Here’s the deal: some students still have to memorize the times-tables in the second half of elementary school. All the way to 12 x 12. Their teachers give them problem sheets with fifteen or twenty simple multiplications, and the students race to see who can finish first without a mistake.
This not only requires memorization, it etches the times-tables into their little brains. Add-subtract tables are good ideas too, by the way. What happens as a result?* As adults, those same individuals have a lot fewer problems with and a lot fewer fears of arithmetic. They turn out better-adjusted, if you will.
Memorization is not an either – or, it’s a both-and. The one shibboleth regarding el-hi education that sets my teeth on edge, like fingernails on a blackboard, is “Which would you rather do, cram them with facts or teach them to think?”
Tell me, please, how on earth anyone can contrive a reasonable argument with nothing factual to found it on? Words make language possible. Facts and words are both necessary to make thought possible. Constructing a real-world debate on any issue you want to name is going to require definitions, and those are also called (drum-roll, please) data. A.k.a. facts. Own them or die.

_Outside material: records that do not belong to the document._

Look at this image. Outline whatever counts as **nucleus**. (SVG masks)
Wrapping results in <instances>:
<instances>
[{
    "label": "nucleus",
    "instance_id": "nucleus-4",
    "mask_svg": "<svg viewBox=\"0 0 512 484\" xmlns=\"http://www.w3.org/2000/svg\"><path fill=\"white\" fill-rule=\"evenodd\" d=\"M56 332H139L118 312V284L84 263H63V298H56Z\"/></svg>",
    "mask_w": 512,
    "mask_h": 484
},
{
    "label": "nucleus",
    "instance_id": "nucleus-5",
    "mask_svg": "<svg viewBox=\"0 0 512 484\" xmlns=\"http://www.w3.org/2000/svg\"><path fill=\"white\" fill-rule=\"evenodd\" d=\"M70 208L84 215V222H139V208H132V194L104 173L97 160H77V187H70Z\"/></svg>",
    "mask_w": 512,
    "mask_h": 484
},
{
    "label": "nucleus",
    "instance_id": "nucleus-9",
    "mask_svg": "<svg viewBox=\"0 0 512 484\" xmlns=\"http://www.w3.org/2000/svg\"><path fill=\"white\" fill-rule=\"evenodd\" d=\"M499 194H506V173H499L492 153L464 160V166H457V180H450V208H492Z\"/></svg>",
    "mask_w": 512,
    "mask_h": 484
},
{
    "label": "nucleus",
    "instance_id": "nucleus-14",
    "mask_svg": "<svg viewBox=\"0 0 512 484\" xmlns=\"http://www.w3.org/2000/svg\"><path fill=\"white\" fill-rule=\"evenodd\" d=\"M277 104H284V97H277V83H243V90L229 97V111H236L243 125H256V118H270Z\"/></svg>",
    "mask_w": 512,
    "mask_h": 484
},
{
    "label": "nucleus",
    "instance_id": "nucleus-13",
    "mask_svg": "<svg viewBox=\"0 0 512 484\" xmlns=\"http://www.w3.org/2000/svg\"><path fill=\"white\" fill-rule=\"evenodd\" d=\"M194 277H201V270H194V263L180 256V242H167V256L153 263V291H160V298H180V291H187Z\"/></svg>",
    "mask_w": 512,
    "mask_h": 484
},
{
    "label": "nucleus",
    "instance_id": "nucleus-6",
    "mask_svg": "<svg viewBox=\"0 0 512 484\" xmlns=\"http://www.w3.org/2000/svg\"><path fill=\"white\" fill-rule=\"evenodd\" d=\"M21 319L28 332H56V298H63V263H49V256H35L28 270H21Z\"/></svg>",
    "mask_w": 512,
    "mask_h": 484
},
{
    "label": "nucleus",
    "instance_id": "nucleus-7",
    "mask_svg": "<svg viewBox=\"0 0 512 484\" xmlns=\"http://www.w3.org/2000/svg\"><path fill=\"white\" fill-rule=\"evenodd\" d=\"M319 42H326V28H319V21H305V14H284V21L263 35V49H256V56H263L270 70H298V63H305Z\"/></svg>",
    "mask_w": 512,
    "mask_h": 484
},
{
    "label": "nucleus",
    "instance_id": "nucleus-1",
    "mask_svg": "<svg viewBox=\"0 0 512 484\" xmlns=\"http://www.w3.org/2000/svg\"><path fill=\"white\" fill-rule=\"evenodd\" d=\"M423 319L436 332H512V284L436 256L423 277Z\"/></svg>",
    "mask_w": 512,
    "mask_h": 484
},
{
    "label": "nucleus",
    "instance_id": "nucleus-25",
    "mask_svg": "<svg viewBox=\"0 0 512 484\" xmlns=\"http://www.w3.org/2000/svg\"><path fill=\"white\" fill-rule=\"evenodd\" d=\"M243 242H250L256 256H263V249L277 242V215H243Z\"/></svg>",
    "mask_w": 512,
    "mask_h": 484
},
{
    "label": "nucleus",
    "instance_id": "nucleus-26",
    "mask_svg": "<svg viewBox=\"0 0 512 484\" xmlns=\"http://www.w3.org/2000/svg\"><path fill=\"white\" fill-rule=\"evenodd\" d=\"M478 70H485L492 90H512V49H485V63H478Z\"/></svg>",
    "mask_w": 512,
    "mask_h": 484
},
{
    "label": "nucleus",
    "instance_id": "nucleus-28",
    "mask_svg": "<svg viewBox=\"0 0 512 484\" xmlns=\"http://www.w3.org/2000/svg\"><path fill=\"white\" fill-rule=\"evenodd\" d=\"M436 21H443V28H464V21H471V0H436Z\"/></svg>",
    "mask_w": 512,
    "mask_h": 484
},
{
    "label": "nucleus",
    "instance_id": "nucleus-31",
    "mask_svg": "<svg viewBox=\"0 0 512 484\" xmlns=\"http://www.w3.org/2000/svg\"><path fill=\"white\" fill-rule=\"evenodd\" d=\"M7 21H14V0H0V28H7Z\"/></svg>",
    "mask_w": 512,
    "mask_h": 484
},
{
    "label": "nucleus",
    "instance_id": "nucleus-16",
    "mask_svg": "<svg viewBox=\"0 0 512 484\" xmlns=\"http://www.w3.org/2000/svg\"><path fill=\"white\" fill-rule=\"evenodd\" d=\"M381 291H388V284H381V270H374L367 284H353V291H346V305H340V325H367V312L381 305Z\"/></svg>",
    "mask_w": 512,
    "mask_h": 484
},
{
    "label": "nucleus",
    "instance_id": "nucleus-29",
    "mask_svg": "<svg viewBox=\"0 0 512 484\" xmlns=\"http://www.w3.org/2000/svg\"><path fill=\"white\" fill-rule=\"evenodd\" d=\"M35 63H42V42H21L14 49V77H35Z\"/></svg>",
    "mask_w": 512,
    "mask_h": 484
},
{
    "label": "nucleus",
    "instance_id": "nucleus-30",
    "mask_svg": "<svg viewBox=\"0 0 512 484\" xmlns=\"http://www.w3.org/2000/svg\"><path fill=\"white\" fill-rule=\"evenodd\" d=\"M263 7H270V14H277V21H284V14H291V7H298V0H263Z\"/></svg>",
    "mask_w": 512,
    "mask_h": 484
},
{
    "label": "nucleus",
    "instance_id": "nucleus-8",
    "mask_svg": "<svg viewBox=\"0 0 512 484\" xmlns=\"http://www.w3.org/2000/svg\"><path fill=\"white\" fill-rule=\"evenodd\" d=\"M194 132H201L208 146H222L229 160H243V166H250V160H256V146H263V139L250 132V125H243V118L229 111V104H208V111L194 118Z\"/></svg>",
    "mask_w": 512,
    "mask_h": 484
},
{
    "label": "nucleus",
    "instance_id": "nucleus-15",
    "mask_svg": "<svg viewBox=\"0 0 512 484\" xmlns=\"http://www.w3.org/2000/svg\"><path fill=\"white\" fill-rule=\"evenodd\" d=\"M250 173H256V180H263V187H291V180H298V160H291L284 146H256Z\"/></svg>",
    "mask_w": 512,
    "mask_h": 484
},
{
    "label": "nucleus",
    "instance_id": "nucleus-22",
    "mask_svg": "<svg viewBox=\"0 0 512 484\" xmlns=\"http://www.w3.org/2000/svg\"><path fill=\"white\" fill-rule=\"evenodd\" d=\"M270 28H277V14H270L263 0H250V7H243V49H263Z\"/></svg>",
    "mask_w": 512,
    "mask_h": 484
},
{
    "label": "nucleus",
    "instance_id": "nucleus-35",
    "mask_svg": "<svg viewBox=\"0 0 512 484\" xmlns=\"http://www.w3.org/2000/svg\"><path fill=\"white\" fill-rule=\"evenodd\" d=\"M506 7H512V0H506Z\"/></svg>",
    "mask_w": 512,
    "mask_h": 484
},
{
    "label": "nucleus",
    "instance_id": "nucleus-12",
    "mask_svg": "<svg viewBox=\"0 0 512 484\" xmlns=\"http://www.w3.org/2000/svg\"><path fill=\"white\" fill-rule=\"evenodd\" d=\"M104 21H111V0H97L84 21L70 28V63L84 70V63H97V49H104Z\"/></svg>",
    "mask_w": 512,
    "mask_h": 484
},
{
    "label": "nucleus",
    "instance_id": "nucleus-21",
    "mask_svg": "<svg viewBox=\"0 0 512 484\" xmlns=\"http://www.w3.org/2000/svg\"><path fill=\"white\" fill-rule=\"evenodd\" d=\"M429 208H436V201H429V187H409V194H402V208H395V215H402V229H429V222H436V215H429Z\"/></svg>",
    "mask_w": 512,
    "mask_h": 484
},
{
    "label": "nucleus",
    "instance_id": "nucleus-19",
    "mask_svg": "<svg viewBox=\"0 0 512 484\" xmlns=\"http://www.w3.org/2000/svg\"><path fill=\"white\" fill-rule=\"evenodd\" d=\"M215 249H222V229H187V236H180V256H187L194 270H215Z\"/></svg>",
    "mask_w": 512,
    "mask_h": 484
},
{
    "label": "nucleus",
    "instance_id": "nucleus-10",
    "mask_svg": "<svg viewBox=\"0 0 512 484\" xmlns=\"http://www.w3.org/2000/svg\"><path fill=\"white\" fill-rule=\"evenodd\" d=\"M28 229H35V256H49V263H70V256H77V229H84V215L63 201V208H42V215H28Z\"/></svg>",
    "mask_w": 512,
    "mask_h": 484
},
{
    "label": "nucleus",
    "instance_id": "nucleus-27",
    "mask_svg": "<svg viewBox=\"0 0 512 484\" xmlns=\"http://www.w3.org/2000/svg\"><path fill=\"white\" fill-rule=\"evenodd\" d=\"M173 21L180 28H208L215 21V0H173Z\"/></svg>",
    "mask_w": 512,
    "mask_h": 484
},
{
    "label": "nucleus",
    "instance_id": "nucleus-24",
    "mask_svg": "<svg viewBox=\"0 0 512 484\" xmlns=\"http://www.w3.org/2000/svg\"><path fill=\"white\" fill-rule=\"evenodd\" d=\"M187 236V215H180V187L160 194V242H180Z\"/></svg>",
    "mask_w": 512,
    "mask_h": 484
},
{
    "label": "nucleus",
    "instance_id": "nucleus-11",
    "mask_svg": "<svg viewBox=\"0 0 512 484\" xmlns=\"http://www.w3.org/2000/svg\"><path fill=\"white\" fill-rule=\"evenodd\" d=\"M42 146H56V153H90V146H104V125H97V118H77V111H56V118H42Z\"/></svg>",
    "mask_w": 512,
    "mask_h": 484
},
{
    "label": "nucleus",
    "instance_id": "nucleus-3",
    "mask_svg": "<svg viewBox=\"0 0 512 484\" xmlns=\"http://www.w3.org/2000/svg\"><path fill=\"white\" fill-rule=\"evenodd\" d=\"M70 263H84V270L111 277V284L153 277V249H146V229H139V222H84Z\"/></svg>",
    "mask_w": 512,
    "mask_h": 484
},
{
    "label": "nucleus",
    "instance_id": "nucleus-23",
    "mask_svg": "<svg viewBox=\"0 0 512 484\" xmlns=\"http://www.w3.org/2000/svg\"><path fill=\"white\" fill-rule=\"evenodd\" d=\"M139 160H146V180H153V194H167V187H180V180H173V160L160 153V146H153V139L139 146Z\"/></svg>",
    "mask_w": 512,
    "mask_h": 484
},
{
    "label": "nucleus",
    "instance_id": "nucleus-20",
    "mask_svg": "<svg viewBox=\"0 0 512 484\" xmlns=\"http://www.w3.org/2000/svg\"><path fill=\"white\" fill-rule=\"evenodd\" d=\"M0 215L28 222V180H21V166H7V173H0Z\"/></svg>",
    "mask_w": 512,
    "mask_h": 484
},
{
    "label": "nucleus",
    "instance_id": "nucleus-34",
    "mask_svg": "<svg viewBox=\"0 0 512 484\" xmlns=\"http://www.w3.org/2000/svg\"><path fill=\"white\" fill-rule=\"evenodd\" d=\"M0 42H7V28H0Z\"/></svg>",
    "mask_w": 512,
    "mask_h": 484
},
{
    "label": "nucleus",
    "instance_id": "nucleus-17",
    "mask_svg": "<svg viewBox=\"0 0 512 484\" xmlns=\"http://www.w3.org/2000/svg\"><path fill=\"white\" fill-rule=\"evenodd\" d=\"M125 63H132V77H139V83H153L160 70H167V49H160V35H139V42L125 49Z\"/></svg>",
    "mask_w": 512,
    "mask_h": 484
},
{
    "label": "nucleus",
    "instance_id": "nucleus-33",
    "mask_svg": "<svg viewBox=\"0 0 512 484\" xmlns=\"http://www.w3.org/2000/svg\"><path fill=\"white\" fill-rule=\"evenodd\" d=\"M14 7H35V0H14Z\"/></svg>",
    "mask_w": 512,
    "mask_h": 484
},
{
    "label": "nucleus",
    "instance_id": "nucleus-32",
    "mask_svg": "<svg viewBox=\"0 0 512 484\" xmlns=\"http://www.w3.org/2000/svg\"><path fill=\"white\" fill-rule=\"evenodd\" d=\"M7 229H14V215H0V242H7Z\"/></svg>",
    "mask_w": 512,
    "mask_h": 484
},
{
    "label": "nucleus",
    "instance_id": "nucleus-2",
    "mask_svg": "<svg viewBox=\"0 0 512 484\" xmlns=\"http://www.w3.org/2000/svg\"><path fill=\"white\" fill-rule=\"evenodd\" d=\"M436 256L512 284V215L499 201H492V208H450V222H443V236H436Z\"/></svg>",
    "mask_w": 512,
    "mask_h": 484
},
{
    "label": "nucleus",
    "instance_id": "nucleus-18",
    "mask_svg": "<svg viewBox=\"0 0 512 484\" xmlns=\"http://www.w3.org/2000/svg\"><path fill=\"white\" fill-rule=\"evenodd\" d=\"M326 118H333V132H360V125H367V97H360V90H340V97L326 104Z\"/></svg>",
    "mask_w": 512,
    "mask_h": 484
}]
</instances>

Here’s a real example; there’s a movement afoot in University circles promoting the idea that the sciences are inherently racist and genderized (white males, bubbula) because they exclude “other ways of knowing.” Please form a line; all those who step forward will be permitted to fly in an airplane engineered using “other ways of knowing.”
Soapbox off.
Ah, not just rote memorization but rote methods. Soapbox on again. For a time it was gospel that math was a language skill, tested by returning rules of operation in whole sentences. Don’t just sit there and make columns of numbers that slant back to the left as you multiply two large numbers because THAT IS ROTE KNOWLEDGE and WE WANT YOU TO UNDERSTAND WHY.
This is like conducting Driver’s Ed from behind a desk, and expecting the student to know what happens when you step on one of the pedals in front of the driver, because that student is proudly verbal, in full sentences, about what is supposed to happen. And we wonder why the rest of the world turns out kids who do math with intuitive understanding. Their kids get real pedals to push.